According to data from price reporting agency Argus, Italy received 108 LNG cargoes between October 2020 and June 2021 and sent out 30.5mn m3/d into the national gas system. This made up 15.8% of total gas imports, down from 19.9% in 2019-20 and 18.8% in 2018-19.
Although not helped by a short unplanned outage at Adriatic LNG in May, the drop in LNG imports reflects a large increase in Algerian pipeline imports in particular, as well as increased volumes via TAP.
But given its large pipeline import capacity, it is perhaps a surprise that Italian gas prices are generally higher than the European average. The TGP tends to set the marginal price at Italy’s PSV pricing point, which typically trades at a premium to the Dutch TTF. Even with the additional capacity offered by TAP, other pipeline routes have to be used at high capacity to avoid small but expensive import volumes via TGP setting the price.

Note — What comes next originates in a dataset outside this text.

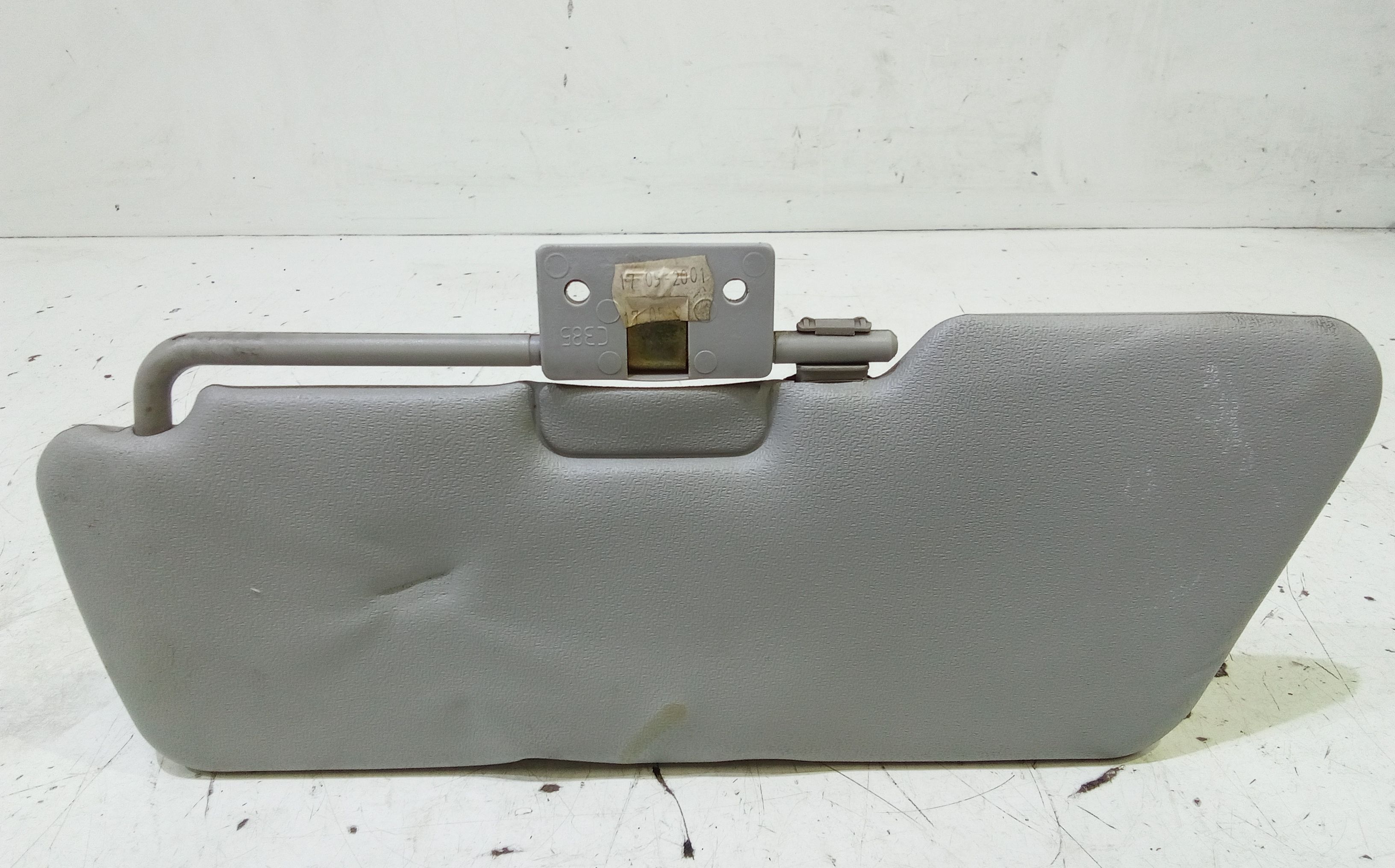 Parasole aletta Lato Passeggero FIAT Seicento Serie (00>05)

Moreover, gas volumes entering Italy via pipeline are controlled by a few big players, of which Eni is the largest, and the TGP is not ruled by European gas market rules because the line runs through Switzerland. The expiry of Gazprom’s long-term contract for TAG pipeline volumes expires in 2023, and Switzerland is in the process of introducing EU gas regulations, but even so, large players’ dominance of the Italian gas market looks set to endure.
LNG to the rescue?
The development of additional LNG terminals could therefore play a key role in increasing competition in the Italian market, which given Italy’s heavy use of gas would benefit industrial and residential consumers alike.

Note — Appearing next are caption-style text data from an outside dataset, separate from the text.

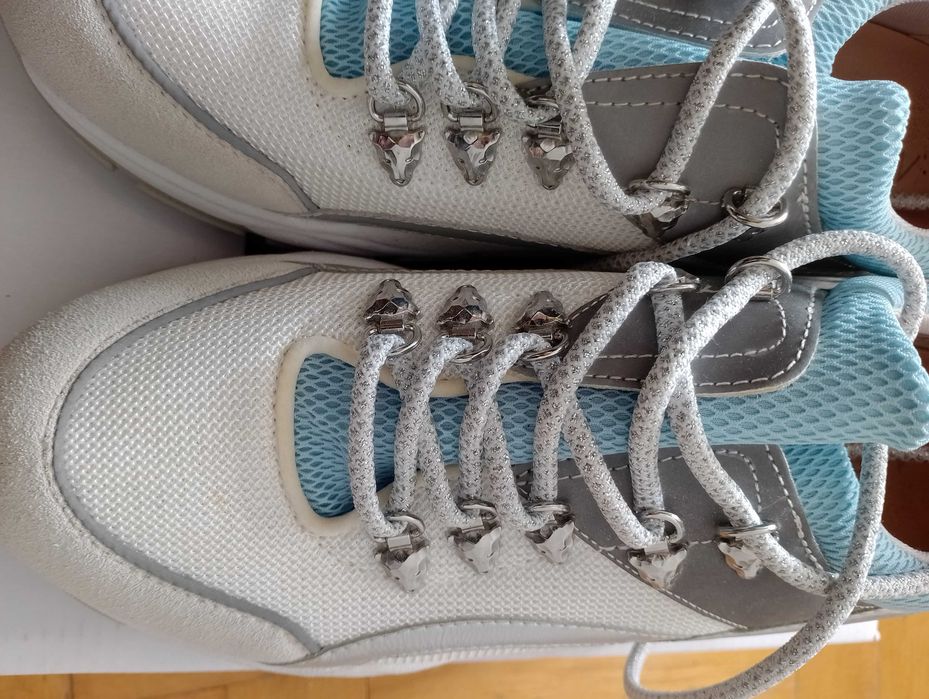 Buty damskie Marc Cain r.40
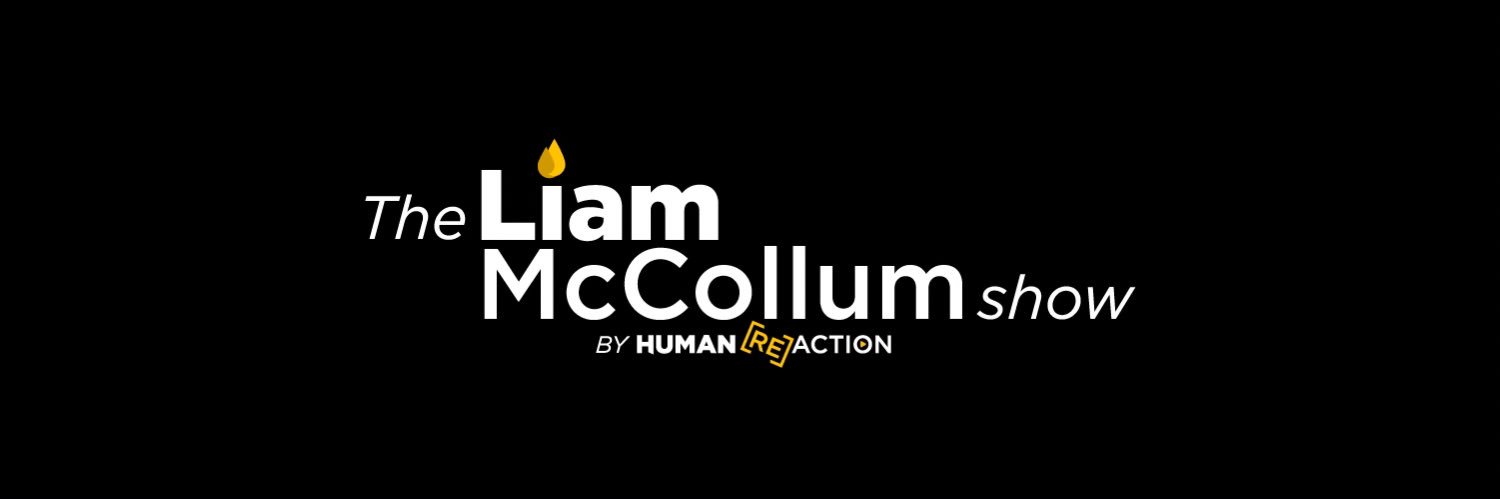 Liam McCollum's banner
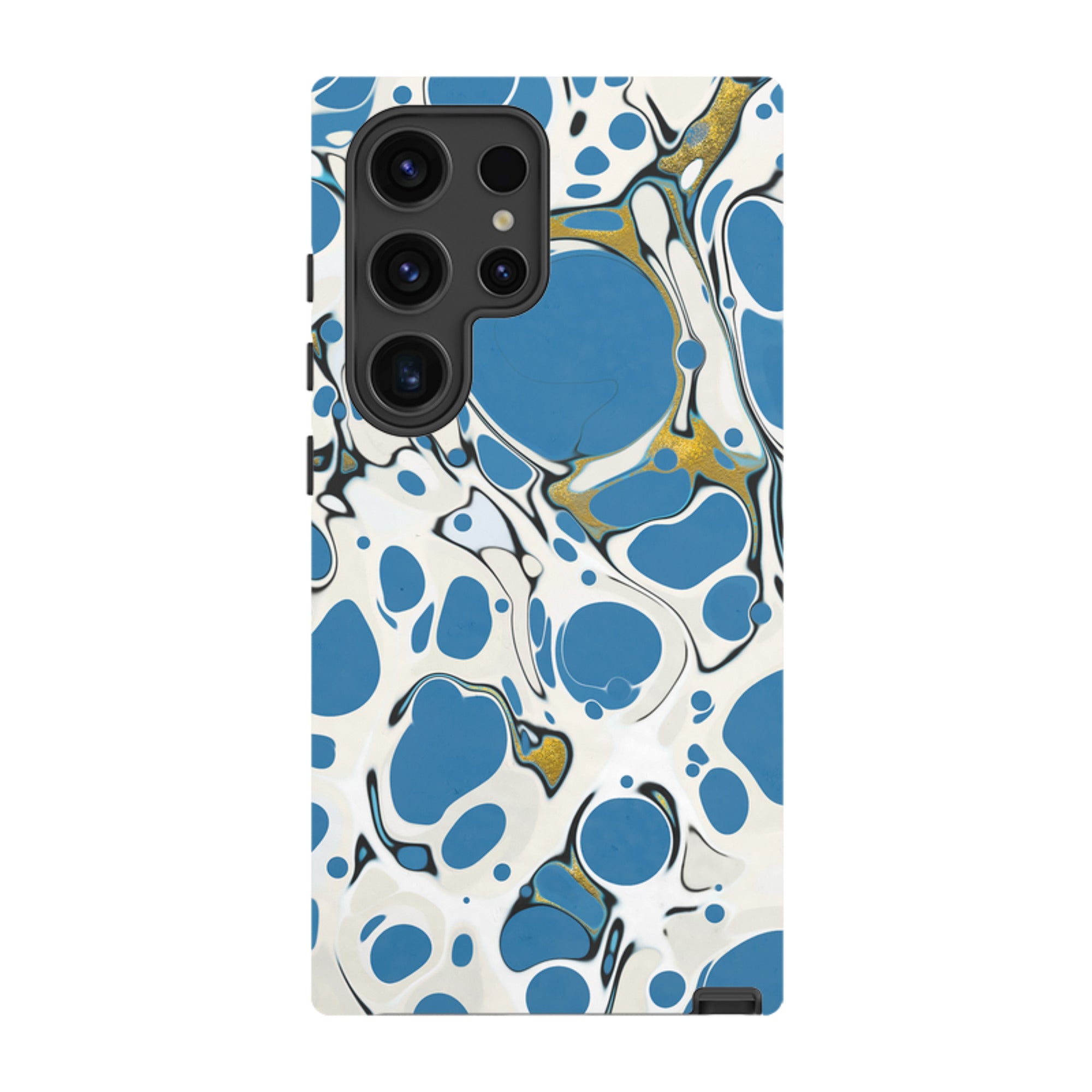 Samsung Tough Case - Island Blue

Three projects, totalling 24bn m3 of capacity, have authorisations from the ministry of economic development, but none are listed as under construction, although a small-scale LNG terminal on the island of Sardinia was scheduled to start operating in the first half of this year.
If new capacity could be brought onstream in 2023-24 to coincide with the expiry of Gazprom’s TAG contract and the possible change in Swiss laws, expected around 2024, the Italian gas market could see considerable and long overdue change. Increased competition could encourage further capacity, allowing LNG to at least cap pipeline import prices and reduce or eliminate the price setting role played by the TGP.
Pipeline connectivity Italy has five major, geographically-diverse gas import pipelines, which together provide ample import capacity relative to consumption.